Wah iyaaa…ih keren atuh teteeeh pernah ke sana mah. Lain waktu main lagi teh ke Parigi :))
kereeen ya mba.. I really appreciate those who are taking extra miles to nurture understanding and harmony among the societies. Semoga bisa terus terlaksana ya mba
Amiiin Mba Indah 🙂 semoga banyak pihak mendukung gerakan ini. Panjang umur kebaikan :))
Adem bacanya Mbak, semoga kabar kabar yang positif dan orang orang yang memperjuangkan toleransi makin banyak di negara ini ya….
aamiiin…semoga ya mba :))
kereen banget. jadi inget juga organisasi peacegen yang digagas ama Kang Irfan Amalee.. inspiring dan menyuarakan perdamaian antar manusia dan umat beragama.
Oiyaa… beliau masuk social impact award juga kan yaa…
MashaAllah~
Saat ini sudah banyak yang abai bahwa Indonesia itu beragam.

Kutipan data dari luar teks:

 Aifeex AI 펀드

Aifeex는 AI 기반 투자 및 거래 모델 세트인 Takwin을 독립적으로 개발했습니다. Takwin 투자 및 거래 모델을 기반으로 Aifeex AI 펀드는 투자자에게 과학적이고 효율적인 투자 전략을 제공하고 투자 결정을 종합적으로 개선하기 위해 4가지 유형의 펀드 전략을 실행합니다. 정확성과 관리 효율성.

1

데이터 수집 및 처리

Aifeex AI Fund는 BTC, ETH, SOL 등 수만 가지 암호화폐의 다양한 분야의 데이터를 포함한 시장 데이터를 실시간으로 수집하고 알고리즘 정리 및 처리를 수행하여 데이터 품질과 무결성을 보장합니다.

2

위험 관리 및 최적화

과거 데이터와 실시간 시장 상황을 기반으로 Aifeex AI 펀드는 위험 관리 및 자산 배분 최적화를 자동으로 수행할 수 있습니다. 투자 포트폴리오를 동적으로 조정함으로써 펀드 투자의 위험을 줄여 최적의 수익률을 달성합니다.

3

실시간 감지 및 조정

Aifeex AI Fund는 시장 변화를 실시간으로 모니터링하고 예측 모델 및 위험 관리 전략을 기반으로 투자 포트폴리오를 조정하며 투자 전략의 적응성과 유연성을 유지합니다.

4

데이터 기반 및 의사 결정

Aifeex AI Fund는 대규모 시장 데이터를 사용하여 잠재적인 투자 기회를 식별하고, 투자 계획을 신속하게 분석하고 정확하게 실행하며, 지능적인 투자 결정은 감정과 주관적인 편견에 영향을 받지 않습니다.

Semoga dengan saling membantu begini, semakin membuat kita semua bersatu agar semakin kuat bangsa ini.
Amiiiiin… semoga panjang umur toleransi Indonesia ya mbaa
ngomong2 soal parigi,,aku pernah kesana..scra aku besar di daerah palu…senang bgt membaca crta soal toleransi
Wah iyaaa?? ke SMK Bakti Karya nya dong mba?
Oiyaaa Mba??? beruntung sekali pernah main ke sana… saya walopun sudah 2 tahun jadi relawan disana, belum ada kesempatan juga huhu
Saya jadi teringat di salah satu ayat Al Quran tentang Allah menjadikan manusia berbangsa-bangsa dan bersuku-suku supaya kamu saling kenal-mengenal. Nggak ada satu suku atau bangsa yang ‘sempurna’. Bangsa A punya kelebihan dan kekurangan, demikian pula bangsa C, D, dst. Dengan saling mengenal, kita dimaksudkan belajar dan meniru apa-apa yang baik dari bangsa lain selama tidak bertentangan dengan ajaran agama Islam. Karena itu saya juga agak risih sih kalau misal ada orang yang berpendapat hanya sukunyalah yang terbaik, yang lain nggak he he.
Iya betul sekali Mba, bahkan Allah sudah mengaturnya ya… sependapat mba, tidak ada suku atau budaya yang lebih WAH..semua setara dan sama-sama berharga. :))
Keren dan Sangat Luar biasa..semoga semakin besar bangsa ini krn banyaknya orang yg Faham arti dari Toleransi ..
aamiiin, kita pun tetap bersaudara ya teh walaupun agama kita berbeda. peluk Teh Ani…
masih inget banget waktu indah masih kecil Teh Ani pernah kasih indah sajadah, dan sajadahnya masih indah pake sampe sekarang.
Masya Allah Tabarakallah ❤️. Keberagaman itu memanglah indah
MasyaAllah Tabarakallah, betul sekali Mba ^^
Sangat senang ketemu blognya Mbak, sangat inpiratif. Desain Blognya juga bagus, mbak ada rekomendasi gak dimana saya bisa beli template blog kayak begini hehehe.